A hoodied drug dealer is abducted from the street at night by bespectacled driver Lucas (Jacob Grodnik), who is fixated, Psycho-like, with his dead mother, and still living under the thumb of his domineering grandmother (Suzanne Savoy). A District Attorney (William Russ) campaigns for re-election under the motto ‘sweep the streets’ – and his name, Glen Garrey, instantly evokes the cutthroat real estate world of David Mamet’s near homonymous play. Two insurance salesman – kind-hearted, eager-to-please Noah (Ahmed Baroocha) and cold, cynically ambitious Sonny (Devin Das) – push policies door to door for a company (Caste Insurance) whose triangular logo marks its status as a pyramid scheme, and whose CEO Paula (Gillian Vigman, in hilariously wicked form) regards all the premiums brought in as a personal bankroll for her lavish lifestyle. Meanwhile Sonny’s ultra-disapproving dad (Bernard White) keeps his burger restaurant running on a regular supply of very cheap meat. Josh Wallace’s Keeping Company, which he co-wrote with star Das, lays out all its narrative cards at the outset, before reshuffling them into a chaotic ensemble mosaic of misanthropy, exploitation and rapacity.

————

Carry on the review of the film Keeping Company from the point where it stops. The data that follow have no connection to the review of the film Keeping Company.

————

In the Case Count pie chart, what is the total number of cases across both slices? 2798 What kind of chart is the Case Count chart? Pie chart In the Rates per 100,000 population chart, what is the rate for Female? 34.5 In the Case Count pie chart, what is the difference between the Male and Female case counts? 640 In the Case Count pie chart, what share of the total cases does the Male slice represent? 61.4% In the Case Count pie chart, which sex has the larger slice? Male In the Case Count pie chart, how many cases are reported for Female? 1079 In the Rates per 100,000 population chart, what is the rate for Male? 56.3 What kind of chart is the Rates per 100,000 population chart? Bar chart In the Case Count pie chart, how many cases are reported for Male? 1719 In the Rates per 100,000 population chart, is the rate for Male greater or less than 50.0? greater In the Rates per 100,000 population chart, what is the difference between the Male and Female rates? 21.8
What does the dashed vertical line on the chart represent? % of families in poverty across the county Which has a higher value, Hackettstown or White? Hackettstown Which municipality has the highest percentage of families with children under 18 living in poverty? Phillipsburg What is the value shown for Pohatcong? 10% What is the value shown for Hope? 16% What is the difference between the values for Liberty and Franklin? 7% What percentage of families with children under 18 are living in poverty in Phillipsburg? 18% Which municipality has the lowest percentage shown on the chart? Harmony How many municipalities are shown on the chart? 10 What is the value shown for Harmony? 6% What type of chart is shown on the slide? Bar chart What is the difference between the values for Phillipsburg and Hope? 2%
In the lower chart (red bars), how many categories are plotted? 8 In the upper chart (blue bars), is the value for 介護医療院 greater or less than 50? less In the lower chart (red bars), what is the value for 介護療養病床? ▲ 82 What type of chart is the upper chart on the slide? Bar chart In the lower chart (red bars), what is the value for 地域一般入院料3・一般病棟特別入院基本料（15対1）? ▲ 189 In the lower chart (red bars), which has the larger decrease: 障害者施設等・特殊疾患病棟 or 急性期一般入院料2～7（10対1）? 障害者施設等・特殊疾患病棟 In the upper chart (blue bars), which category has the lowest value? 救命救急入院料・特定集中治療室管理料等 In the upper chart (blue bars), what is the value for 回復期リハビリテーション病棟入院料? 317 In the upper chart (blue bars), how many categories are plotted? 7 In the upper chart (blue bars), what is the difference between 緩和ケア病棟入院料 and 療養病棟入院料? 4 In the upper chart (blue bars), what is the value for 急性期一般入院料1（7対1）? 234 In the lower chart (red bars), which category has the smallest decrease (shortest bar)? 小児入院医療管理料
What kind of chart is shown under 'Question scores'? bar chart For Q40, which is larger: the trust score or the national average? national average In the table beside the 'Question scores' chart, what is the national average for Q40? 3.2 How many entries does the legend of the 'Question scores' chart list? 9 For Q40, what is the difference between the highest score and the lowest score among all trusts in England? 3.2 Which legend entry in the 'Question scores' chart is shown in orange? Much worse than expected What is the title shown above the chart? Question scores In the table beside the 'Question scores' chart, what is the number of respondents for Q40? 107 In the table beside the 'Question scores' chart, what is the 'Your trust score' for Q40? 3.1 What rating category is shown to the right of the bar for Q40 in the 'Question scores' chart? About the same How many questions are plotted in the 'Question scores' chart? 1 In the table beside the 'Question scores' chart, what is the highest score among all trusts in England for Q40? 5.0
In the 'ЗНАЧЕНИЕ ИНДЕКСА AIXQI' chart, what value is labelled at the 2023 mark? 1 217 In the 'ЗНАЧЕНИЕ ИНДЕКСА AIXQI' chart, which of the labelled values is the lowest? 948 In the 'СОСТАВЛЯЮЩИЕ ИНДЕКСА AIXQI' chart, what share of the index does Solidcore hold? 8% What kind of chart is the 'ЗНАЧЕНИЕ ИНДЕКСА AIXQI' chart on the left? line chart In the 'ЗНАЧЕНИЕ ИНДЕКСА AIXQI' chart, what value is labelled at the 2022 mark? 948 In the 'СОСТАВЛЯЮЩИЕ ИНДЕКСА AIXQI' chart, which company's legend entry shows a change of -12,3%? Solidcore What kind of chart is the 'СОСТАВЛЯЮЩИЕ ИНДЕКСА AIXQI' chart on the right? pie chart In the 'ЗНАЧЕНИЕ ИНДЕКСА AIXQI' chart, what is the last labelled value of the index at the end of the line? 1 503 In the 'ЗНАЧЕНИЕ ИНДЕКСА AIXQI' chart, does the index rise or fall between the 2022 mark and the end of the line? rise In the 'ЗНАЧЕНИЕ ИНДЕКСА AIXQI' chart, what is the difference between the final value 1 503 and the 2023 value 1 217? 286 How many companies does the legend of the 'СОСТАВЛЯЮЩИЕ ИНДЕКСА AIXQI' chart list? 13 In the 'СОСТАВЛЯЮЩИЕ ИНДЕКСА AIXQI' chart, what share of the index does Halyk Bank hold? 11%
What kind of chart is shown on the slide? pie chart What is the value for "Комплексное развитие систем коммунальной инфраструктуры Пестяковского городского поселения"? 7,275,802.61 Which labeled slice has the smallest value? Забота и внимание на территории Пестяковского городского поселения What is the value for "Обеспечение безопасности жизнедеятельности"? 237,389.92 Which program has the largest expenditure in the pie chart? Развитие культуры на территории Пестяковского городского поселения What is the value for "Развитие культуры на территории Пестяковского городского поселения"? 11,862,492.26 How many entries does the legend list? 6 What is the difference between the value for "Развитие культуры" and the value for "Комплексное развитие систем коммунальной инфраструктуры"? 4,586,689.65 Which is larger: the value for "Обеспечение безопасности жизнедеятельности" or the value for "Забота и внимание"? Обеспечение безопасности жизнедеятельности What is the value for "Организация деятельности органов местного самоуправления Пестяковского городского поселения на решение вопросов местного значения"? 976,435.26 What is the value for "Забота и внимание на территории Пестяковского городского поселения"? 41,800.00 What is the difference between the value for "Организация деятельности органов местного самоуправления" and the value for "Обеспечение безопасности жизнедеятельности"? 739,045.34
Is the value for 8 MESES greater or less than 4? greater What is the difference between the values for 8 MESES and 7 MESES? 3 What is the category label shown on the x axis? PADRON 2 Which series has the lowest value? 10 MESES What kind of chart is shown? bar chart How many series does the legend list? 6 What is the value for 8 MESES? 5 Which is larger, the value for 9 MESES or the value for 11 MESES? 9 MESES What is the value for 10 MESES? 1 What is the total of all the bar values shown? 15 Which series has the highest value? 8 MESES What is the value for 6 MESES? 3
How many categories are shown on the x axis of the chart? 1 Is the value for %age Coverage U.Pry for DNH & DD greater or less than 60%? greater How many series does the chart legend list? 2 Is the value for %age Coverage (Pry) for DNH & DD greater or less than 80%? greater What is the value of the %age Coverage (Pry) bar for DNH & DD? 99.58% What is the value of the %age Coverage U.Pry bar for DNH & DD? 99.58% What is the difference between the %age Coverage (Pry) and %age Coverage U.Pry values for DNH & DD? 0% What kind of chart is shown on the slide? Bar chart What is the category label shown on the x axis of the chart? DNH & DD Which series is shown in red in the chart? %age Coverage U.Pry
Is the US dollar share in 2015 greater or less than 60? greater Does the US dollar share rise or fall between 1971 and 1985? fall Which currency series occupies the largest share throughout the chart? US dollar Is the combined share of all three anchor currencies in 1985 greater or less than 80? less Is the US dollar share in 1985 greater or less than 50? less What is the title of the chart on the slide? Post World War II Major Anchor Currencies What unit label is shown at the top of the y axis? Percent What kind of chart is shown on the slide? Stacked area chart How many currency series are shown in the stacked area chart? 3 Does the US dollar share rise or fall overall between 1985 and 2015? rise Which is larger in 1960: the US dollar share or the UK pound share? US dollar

————

Answer area:
The plot gets underway when Noah and Sonny literally collide with Lucas, and end up practically forcing their way into his suburban home to sell him an insurance policy, little realising that their own lives are in the balance from the moment they enter his domain. “There is no way out,” Lucas tells them – and he is in a good position to know, as a man who has himself been prisoner all his life to an inherited ‘code’ and system. Yet as Noah and Sonny seek a means to escape their basement shackles, Sonny’s dad struggles to claim on Sonny’s life insurance, while Paula, unwilling ever to pay out on a policy, has him investigated by two of her underlings (Andy Buckley, Medina Senghore). Things will get out of hand, the vicious will prevail, and no good deed will go rewarded.
Keeping Company is a Coen-esque comedy, its characters all larger than life and its scenarios exaggerated and absurd – but it is also, owing to a deep vein of cynicism, full of darkness and despair. Paula insists that she is a ‘shark’, and her psychopathically appetitive instincts – her venality, her corruption, her selfishness, her view of everyone else as fodder – will turn out to be attitudes shared by several other characters here. Whether in the office space, the home or the civic arena, these are the dog-eat-dog politics of predation, offering a vision of society as a Darwinian food chain. It is not that there are no decent, or at least conflicted, people here – it is just that they are all victims, their cheery hopes dashed one after the other by a cruel, unforgiving world. So Wallace’s humour comes with a mordant bleakness – and while his dyspeptic vision might seem confined to the fictions of satire, as one character warns us, “It’s no different out there than it is in here.”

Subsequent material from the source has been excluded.